### Your instructions
Reproduce, character for character, the entries from their opening line through the line with "Drawers on smooth ball-bearing slides".

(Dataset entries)

※ ※ ※

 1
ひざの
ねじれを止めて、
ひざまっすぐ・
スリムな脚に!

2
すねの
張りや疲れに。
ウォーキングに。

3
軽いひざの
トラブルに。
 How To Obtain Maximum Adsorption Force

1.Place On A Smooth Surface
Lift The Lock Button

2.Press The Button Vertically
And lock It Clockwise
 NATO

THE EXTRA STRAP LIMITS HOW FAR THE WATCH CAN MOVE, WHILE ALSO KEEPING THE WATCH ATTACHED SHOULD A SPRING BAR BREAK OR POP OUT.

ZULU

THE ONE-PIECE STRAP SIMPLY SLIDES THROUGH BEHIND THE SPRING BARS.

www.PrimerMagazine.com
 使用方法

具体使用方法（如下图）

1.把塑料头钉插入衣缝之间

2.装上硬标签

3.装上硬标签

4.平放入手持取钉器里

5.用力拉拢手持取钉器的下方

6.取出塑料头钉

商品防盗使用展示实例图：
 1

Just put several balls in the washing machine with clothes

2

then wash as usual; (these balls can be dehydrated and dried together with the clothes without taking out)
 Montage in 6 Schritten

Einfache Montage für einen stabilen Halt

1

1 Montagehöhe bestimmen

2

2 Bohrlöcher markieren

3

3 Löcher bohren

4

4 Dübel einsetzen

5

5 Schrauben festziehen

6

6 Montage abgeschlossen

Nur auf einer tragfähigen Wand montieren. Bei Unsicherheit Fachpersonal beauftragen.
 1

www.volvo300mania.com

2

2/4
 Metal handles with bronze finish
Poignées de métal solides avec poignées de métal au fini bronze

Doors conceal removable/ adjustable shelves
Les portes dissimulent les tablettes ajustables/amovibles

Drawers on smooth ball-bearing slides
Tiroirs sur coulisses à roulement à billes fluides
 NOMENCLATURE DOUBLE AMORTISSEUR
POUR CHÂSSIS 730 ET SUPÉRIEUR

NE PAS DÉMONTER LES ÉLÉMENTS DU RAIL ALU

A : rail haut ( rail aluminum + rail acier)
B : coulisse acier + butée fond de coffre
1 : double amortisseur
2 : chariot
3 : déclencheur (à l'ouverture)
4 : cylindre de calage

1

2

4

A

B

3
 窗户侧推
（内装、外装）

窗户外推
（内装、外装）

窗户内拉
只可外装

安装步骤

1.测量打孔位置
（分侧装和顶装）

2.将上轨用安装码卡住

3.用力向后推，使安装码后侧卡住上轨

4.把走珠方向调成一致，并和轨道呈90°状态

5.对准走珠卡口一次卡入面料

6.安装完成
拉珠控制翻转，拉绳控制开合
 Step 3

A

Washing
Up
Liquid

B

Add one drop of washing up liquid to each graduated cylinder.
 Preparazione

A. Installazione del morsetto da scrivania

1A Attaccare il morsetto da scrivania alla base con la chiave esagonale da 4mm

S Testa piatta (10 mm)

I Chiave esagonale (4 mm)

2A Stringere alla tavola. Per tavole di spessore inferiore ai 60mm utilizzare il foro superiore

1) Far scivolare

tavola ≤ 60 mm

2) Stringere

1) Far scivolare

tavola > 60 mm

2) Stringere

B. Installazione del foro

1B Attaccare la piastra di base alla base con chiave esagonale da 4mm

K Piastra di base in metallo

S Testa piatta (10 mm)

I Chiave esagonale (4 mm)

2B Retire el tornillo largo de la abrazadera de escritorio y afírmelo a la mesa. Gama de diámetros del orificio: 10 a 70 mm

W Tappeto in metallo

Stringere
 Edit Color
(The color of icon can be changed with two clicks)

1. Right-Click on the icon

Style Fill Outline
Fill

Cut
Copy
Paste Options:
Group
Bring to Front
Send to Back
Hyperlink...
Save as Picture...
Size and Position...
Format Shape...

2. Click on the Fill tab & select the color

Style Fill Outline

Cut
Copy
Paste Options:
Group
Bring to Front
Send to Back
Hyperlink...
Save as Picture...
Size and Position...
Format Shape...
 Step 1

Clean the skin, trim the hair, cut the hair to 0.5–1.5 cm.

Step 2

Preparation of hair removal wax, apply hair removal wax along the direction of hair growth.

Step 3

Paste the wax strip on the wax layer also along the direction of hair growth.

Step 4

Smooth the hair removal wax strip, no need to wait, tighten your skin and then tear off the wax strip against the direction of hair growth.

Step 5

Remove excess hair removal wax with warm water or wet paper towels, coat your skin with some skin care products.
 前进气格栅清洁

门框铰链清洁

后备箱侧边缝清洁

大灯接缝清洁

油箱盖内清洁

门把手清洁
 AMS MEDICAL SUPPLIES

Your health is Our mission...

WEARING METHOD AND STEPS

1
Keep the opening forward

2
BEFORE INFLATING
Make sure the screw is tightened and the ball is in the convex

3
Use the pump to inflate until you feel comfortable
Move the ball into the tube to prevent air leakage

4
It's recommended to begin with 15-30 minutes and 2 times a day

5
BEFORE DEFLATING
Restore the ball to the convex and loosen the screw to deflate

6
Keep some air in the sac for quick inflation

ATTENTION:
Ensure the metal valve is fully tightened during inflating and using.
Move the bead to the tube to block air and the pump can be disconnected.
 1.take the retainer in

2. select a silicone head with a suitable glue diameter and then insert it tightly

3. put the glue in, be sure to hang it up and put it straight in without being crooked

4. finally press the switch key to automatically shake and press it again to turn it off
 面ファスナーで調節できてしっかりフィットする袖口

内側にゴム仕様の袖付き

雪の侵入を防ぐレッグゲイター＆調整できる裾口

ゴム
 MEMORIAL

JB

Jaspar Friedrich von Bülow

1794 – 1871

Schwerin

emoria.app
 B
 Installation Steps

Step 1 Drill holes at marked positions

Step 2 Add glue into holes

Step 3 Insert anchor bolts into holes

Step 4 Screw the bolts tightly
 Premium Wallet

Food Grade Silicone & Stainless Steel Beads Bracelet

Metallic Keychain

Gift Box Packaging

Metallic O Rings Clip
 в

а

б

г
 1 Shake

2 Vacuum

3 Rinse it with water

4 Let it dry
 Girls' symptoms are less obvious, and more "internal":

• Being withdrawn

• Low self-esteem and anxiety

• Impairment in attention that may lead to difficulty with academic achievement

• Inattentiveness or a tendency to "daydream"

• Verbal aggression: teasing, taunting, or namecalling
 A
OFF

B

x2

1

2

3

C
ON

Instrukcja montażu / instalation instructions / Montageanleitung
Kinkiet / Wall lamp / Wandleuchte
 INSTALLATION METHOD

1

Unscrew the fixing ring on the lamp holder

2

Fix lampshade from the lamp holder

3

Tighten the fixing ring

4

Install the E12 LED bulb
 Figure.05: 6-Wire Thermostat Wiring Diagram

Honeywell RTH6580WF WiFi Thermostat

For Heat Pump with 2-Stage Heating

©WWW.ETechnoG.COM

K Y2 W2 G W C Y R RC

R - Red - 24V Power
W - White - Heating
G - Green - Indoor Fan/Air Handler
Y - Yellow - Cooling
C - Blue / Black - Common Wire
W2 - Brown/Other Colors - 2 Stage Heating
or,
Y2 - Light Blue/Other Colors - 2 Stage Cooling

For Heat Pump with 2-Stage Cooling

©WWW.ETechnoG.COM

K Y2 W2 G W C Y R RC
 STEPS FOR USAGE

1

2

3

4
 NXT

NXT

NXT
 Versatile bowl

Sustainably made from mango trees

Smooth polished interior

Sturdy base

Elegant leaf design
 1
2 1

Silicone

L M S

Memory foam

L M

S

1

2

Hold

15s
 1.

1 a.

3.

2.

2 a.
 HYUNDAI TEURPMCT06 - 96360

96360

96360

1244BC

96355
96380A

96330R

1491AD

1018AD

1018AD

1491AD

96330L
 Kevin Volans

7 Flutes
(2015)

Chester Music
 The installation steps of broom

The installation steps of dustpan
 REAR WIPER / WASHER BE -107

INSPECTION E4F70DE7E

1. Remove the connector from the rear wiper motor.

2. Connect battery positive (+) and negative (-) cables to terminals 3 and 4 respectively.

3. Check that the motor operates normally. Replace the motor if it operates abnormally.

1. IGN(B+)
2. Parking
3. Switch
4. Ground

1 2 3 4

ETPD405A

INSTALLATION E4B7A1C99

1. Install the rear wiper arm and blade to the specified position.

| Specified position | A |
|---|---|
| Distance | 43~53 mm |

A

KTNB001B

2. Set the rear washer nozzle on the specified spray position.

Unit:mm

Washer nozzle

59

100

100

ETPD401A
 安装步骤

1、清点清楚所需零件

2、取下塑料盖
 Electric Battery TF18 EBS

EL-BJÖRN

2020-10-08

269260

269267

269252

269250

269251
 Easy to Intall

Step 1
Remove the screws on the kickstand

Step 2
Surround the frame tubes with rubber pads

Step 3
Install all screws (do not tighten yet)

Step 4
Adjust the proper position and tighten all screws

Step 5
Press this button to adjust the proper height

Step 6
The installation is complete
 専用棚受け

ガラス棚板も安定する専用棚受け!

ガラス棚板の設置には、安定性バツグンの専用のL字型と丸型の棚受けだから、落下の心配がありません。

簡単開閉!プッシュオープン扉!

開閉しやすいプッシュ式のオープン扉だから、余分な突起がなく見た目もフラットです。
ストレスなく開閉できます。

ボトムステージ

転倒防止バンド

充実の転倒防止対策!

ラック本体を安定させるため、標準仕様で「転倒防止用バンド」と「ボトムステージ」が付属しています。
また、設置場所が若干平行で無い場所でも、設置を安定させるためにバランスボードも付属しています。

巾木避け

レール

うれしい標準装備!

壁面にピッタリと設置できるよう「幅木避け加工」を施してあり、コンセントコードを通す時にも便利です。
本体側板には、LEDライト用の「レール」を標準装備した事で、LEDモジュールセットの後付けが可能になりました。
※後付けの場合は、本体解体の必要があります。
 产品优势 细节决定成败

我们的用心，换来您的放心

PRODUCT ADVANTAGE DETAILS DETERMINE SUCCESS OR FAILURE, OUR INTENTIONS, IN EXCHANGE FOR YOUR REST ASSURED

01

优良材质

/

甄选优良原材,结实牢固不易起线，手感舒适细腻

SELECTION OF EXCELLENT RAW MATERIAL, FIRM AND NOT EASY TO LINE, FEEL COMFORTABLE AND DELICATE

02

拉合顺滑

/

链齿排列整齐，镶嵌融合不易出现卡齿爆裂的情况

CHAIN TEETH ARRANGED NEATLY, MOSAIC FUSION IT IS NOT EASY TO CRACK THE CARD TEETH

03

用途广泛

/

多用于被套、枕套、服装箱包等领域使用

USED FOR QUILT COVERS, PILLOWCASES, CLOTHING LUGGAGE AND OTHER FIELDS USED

※ ※ ※

### Solved problem
 1
ひざの
ねじれを止めて、
ひざまっすぐ・
スリムな脚に!

2
すねの
張りや疲れに。
ウォーキングに。

3
軽いひざの
トラブルに。
 How To Obtain Maximum Adsorption Force

1.Place On A Smooth Surface
Lift The Lock Button

2.Press The Button Vertically
And lock It Clockwise
 NATO

THE EXTRA STRAP LIMITS HOW FAR THE WATCH CAN MOVE, WHILE ALSO KEEPING THE WATCH ATTACHED SHOULD A SPRING BAR BREAK OR POP OUT.

ZULU

THE ONE-PIECE STRAP SIMPLY SLIDES THROUGH BEHIND THE SPRING BARS.

www.PrimerMagazine.com
 使用方法

具体使用方法（如下图）

1.把塑料头钉插入衣缝之间

2.装上硬标签

3.装上硬标签

4.平放入手持取钉器里

5.用力拉拢手持取钉器的下方

6.取出塑料头钉

商品防盗使用展示实例图：
 1

Just put several balls in the washing machine with clothes

2

then wash as usual; (these balls can be dehydrated and dried together with the clothes without taking out)
 Montage in 6 Schritten

Einfache Montage für einen stabilen Halt

1

1 Montagehöhe bestimmen

2

2 Bohrlöcher markieren

3

3 Löcher bohren

4

4 Dübel einsetzen

5

5 Schrauben festziehen

6

6 Montage abgeschlossen

Nur auf einer tragfähigen Wand montieren. Bei Unsicherheit Fachpersonal beauftragen.
 1

www.volvo300mania.com

2

2/4
 Metal handles with bronze finish
Poignées de métal solides avec poignées de métal au fini bronze

Doors conceal removable/ adjustable shelves
Les portes dissimulent les tablettes ajustables/amovibles

Drawers on smooth ball-bearing slides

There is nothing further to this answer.